The concept of novelty under the Japanese Patent Act includes not only prior art disclosed to the public, but also inventions that were not yet publicly known but had already been filed in earlier applications by others. This specific type of prior art is governed by Article 29-2 of the Patent Act, often referred to as the “whole content approach” or “secret prior art.”
Below is the English translation of Article 29-2:
Article 29-2
Notwithstanding Article 29, paragraph (1), a person may not be obtained a patent if an invention in a patent application is identical to an invention or device described in the description, patent claims, utility model claims, or drawings which originally attached to the written application for another patent application or utility model registration, filed prior to the date the relevant patent application is filed, with regard to which an issue of the patent gazette giving the particulars set forth in the items of Article 66, paragraph (3) of the Patent Act, is publishes pursuant to Article 66 paragraph(3), the application is published, or an issue of the utility model bulletin giving the particulars set forth in the items of Article 14, paragraph (3) of the Utility Model Act (Act No. 123 of 1959) is published pursuant to Article 14, paragraph (3) of that Act subsequent to the filing of the relevant application (this excludes any invention or device whose inventor is the same as the inventor of the invention in the relevant patent application); provided, however, that this does not apply if, at the time a patent application is filed, the person filing that patent application and the person filing the other application for patent or for utility model registration are the same person.
In simpler terms, this provision prevents double patenting based on earlier-filed, unpublished patent or utility model applications by others. Even if such prior applications have not yet been made public at the time of your filing, they can still be used to reject your application if the contents are the same.
The content of an invention described in the specification or drawings, including content outside the scope of the claims, is disclosed by the patent being laid open or published in a patent gazette. Even with an application filed before a prior application is laid open or published in a patent gazette, when the content is the same as an invention described in the specification or drawings of the prior application, the latter application cannot be published as new technology.
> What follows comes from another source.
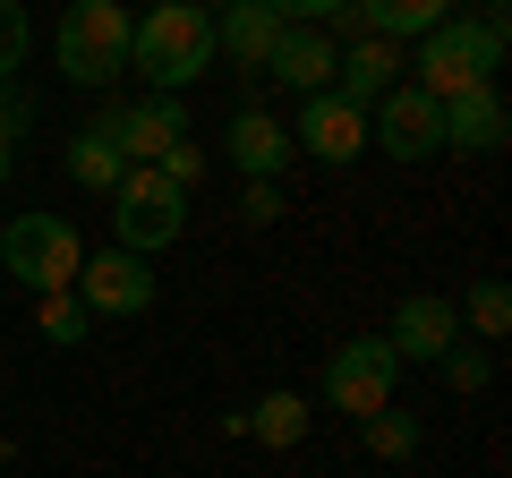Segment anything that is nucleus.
I'll return each mask as SVG.
<instances>
[{"label": "nucleus", "mask_w": 512, "mask_h": 478, "mask_svg": "<svg viewBox=\"0 0 512 478\" xmlns=\"http://www.w3.org/2000/svg\"><path fill=\"white\" fill-rule=\"evenodd\" d=\"M0 265H9V274H18L35 299H52V291H77L86 239H77V222H69V214L35 205V214H9V222H0Z\"/></svg>", "instance_id": "nucleus-3"}, {"label": "nucleus", "mask_w": 512, "mask_h": 478, "mask_svg": "<svg viewBox=\"0 0 512 478\" xmlns=\"http://www.w3.org/2000/svg\"><path fill=\"white\" fill-rule=\"evenodd\" d=\"M26 43H35V26H26V0H0V86L26 69Z\"/></svg>", "instance_id": "nucleus-24"}, {"label": "nucleus", "mask_w": 512, "mask_h": 478, "mask_svg": "<svg viewBox=\"0 0 512 478\" xmlns=\"http://www.w3.org/2000/svg\"><path fill=\"white\" fill-rule=\"evenodd\" d=\"M35 325H43V342H60V350H69V342H86V325H94V316L77 308V291H52V299H35Z\"/></svg>", "instance_id": "nucleus-22"}, {"label": "nucleus", "mask_w": 512, "mask_h": 478, "mask_svg": "<svg viewBox=\"0 0 512 478\" xmlns=\"http://www.w3.org/2000/svg\"><path fill=\"white\" fill-rule=\"evenodd\" d=\"M308 393H265V402L248 410V436L256 444H274V453H291V444H308Z\"/></svg>", "instance_id": "nucleus-19"}, {"label": "nucleus", "mask_w": 512, "mask_h": 478, "mask_svg": "<svg viewBox=\"0 0 512 478\" xmlns=\"http://www.w3.org/2000/svg\"><path fill=\"white\" fill-rule=\"evenodd\" d=\"M18 129H26V103L0 86V188H9V171H18Z\"/></svg>", "instance_id": "nucleus-26"}, {"label": "nucleus", "mask_w": 512, "mask_h": 478, "mask_svg": "<svg viewBox=\"0 0 512 478\" xmlns=\"http://www.w3.org/2000/svg\"><path fill=\"white\" fill-rule=\"evenodd\" d=\"M384 342H393L402 368H436L444 350L461 342V308H453V299H436V291H410L402 308H393V333H384Z\"/></svg>", "instance_id": "nucleus-11"}, {"label": "nucleus", "mask_w": 512, "mask_h": 478, "mask_svg": "<svg viewBox=\"0 0 512 478\" xmlns=\"http://www.w3.org/2000/svg\"><path fill=\"white\" fill-rule=\"evenodd\" d=\"M282 26H333V18H350V0H265Z\"/></svg>", "instance_id": "nucleus-25"}, {"label": "nucleus", "mask_w": 512, "mask_h": 478, "mask_svg": "<svg viewBox=\"0 0 512 478\" xmlns=\"http://www.w3.org/2000/svg\"><path fill=\"white\" fill-rule=\"evenodd\" d=\"M367 154H384V163H436L444 154V103L427 86H393L367 103Z\"/></svg>", "instance_id": "nucleus-6"}, {"label": "nucleus", "mask_w": 512, "mask_h": 478, "mask_svg": "<svg viewBox=\"0 0 512 478\" xmlns=\"http://www.w3.org/2000/svg\"><path fill=\"white\" fill-rule=\"evenodd\" d=\"M154 171H163V180H180V188H197V180H205V154H197V146L180 137V146H171V154H163Z\"/></svg>", "instance_id": "nucleus-28"}, {"label": "nucleus", "mask_w": 512, "mask_h": 478, "mask_svg": "<svg viewBox=\"0 0 512 478\" xmlns=\"http://www.w3.org/2000/svg\"><path fill=\"white\" fill-rule=\"evenodd\" d=\"M52 60L69 86H111L128 69V9L120 0H69L52 26Z\"/></svg>", "instance_id": "nucleus-5"}, {"label": "nucleus", "mask_w": 512, "mask_h": 478, "mask_svg": "<svg viewBox=\"0 0 512 478\" xmlns=\"http://www.w3.org/2000/svg\"><path fill=\"white\" fill-rule=\"evenodd\" d=\"M0 470H9V436H0Z\"/></svg>", "instance_id": "nucleus-29"}, {"label": "nucleus", "mask_w": 512, "mask_h": 478, "mask_svg": "<svg viewBox=\"0 0 512 478\" xmlns=\"http://www.w3.org/2000/svg\"><path fill=\"white\" fill-rule=\"evenodd\" d=\"M197 9H231V0H197Z\"/></svg>", "instance_id": "nucleus-30"}, {"label": "nucleus", "mask_w": 512, "mask_h": 478, "mask_svg": "<svg viewBox=\"0 0 512 478\" xmlns=\"http://www.w3.org/2000/svg\"><path fill=\"white\" fill-rule=\"evenodd\" d=\"M291 154H308V163H325V171L359 163V154H367V111H359V103H342L333 86H325V94H299Z\"/></svg>", "instance_id": "nucleus-8"}, {"label": "nucleus", "mask_w": 512, "mask_h": 478, "mask_svg": "<svg viewBox=\"0 0 512 478\" xmlns=\"http://www.w3.org/2000/svg\"><path fill=\"white\" fill-rule=\"evenodd\" d=\"M120 171H128V163H120V146H111V129H103V120H86V129L69 137V180L111 197V188H120Z\"/></svg>", "instance_id": "nucleus-18"}, {"label": "nucleus", "mask_w": 512, "mask_h": 478, "mask_svg": "<svg viewBox=\"0 0 512 478\" xmlns=\"http://www.w3.org/2000/svg\"><path fill=\"white\" fill-rule=\"evenodd\" d=\"M222 154H231L239 180H282V163H291V129H282L274 111H231V137H222Z\"/></svg>", "instance_id": "nucleus-12"}, {"label": "nucleus", "mask_w": 512, "mask_h": 478, "mask_svg": "<svg viewBox=\"0 0 512 478\" xmlns=\"http://www.w3.org/2000/svg\"><path fill=\"white\" fill-rule=\"evenodd\" d=\"M436 376H444V385H453V393H487L495 359H487V350H478V342H453V350H444V359H436Z\"/></svg>", "instance_id": "nucleus-23"}, {"label": "nucleus", "mask_w": 512, "mask_h": 478, "mask_svg": "<svg viewBox=\"0 0 512 478\" xmlns=\"http://www.w3.org/2000/svg\"><path fill=\"white\" fill-rule=\"evenodd\" d=\"M402 86V43H384V35H367V43H350L342 60H333V94L342 103H376V94H393Z\"/></svg>", "instance_id": "nucleus-15"}, {"label": "nucleus", "mask_w": 512, "mask_h": 478, "mask_svg": "<svg viewBox=\"0 0 512 478\" xmlns=\"http://www.w3.org/2000/svg\"><path fill=\"white\" fill-rule=\"evenodd\" d=\"M180 231H188V188L163 180L154 163H128L120 188H111V248H128V257H163Z\"/></svg>", "instance_id": "nucleus-4"}, {"label": "nucleus", "mask_w": 512, "mask_h": 478, "mask_svg": "<svg viewBox=\"0 0 512 478\" xmlns=\"http://www.w3.org/2000/svg\"><path fill=\"white\" fill-rule=\"evenodd\" d=\"M393 385H402V359H393L384 333H359V342H342V350L325 359V402L350 410V419L384 410V402H393Z\"/></svg>", "instance_id": "nucleus-7"}, {"label": "nucleus", "mask_w": 512, "mask_h": 478, "mask_svg": "<svg viewBox=\"0 0 512 478\" xmlns=\"http://www.w3.org/2000/svg\"><path fill=\"white\" fill-rule=\"evenodd\" d=\"M154 257H128V248H103V257L77 265V308L86 316H146L154 308Z\"/></svg>", "instance_id": "nucleus-9"}, {"label": "nucleus", "mask_w": 512, "mask_h": 478, "mask_svg": "<svg viewBox=\"0 0 512 478\" xmlns=\"http://www.w3.org/2000/svg\"><path fill=\"white\" fill-rule=\"evenodd\" d=\"M495 69H504V18H444V26L419 35V77L410 86L453 103L470 86H495Z\"/></svg>", "instance_id": "nucleus-2"}, {"label": "nucleus", "mask_w": 512, "mask_h": 478, "mask_svg": "<svg viewBox=\"0 0 512 478\" xmlns=\"http://www.w3.org/2000/svg\"><path fill=\"white\" fill-rule=\"evenodd\" d=\"M214 60H222L214 9H197V0H154L146 18H128V69L154 94H188Z\"/></svg>", "instance_id": "nucleus-1"}, {"label": "nucleus", "mask_w": 512, "mask_h": 478, "mask_svg": "<svg viewBox=\"0 0 512 478\" xmlns=\"http://www.w3.org/2000/svg\"><path fill=\"white\" fill-rule=\"evenodd\" d=\"M350 18H359L367 35H384V43H419L427 26L453 18V0H350Z\"/></svg>", "instance_id": "nucleus-17"}, {"label": "nucleus", "mask_w": 512, "mask_h": 478, "mask_svg": "<svg viewBox=\"0 0 512 478\" xmlns=\"http://www.w3.org/2000/svg\"><path fill=\"white\" fill-rule=\"evenodd\" d=\"M461 325H470L478 342H504V333H512V291H504V282H478V291L461 299Z\"/></svg>", "instance_id": "nucleus-21"}, {"label": "nucleus", "mask_w": 512, "mask_h": 478, "mask_svg": "<svg viewBox=\"0 0 512 478\" xmlns=\"http://www.w3.org/2000/svg\"><path fill=\"white\" fill-rule=\"evenodd\" d=\"M214 43L239 60V69H265V60H274V43H282V18L265 9V0H231V9L214 18Z\"/></svg>", "instance_id": "nucleus-16"}, {"label": "nucleus", "mask_w": 512, "mask_h": 478, "mask_svg": "<svg viewBox=\"0 0 512 478\" xmlns=\"http://www.w3.org/2000/svg\"><path fill=\"white\" fill-rule=\"evenodd\" d=\"M282 205H291V197H282L274 180H248V197H239V214H248V222H282Z\"/></svg>", "instance_id": "nucleus-27"}, {"label": "nucleus", "mask_w": 512, "mask_h": 478, "mask_svg": "<svg viewBox=\"0 0 512 478\" xmlns=\"http://www.w3.org/2000/svg\"><path fill=\"white\" fill-rule=\"evenodd\" d=\"M333 60H342V43H333L325 26H282L265 77H282L291 94H325V86H333Z\"/></svg>", "instance_id": "nucleus-13"}, {"label": "nucleus", "mask_w": 512, "mask_h": 478, "mask_svg": "<svg viewBox=\"0 0 512 478\" xmlns=\"http://www.w3.org/2000/svg\"><path fill=\"white\" fill-rule=\"evenodd\" d=\"M359 436H367V453H376V461H410V453H419V419H410L402 402L367 410V419H359Z\"/></svg>", "instance_id": "nucleus-20"}, {"label": "nucleus", "mask_w": 512, "mask_h": 478, "mask_svg": "<svg viewBox=\"0 0 512 478\" xmlns=\"http://www.w3.org/2000/svg\"><path fill=\"white\" fill-rule=\"evenodd\" d=\"M504 137H512V111H504L495 86H470V94L444 103V146H453V154H495Z\"/></svg>", "instance_id": "nucleus-14"}, {"label": "nucleus", "mask_w": 512, "mask_h": 478, "mask_svg": "<svg viewBox=\"0 0 512 478\" xmlns=\"http://www.w3.org/2000/svg\"><path fill=\"white\" fill-rule=\"evenodd\" d=\"M103 129H111V146H120V163H163L188 137V111H180V94H146V103L103 111Z\"/></svg>", "instance_id": "nucleus-10"}]
</instances>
Based on the purpose of the patenting system to protect a new invention in return for making the invention public, it would not be proper to grant a patent for the invention described in such a case, and so the application will be rejected.
Specifically, if the invention in the claims of the later patent application is the same as the invention disclosed in the specification or drawings of the earlier patent application, the later patent application will be rejected.
The invention described in the specification of the earlier application is one that can be understood by the actual description in the specification and matter that is equivalent to the description. Matter that is equivalent to the description includes what can be derived by technical common sense at the time the later patent application was filed.
Technical common sense is technical knowledge that is common among those skilled in the art (including commonly known or conventional art) or empirical rules. The invention claimed in the later patent application and the invention described in the specification and drawings of the earlier patent application are compared. If there is no difference, or there is a difference but it is only minor with respect to embodiment means for solve the problems (and therefore substantially the same), the later patent application is rejected.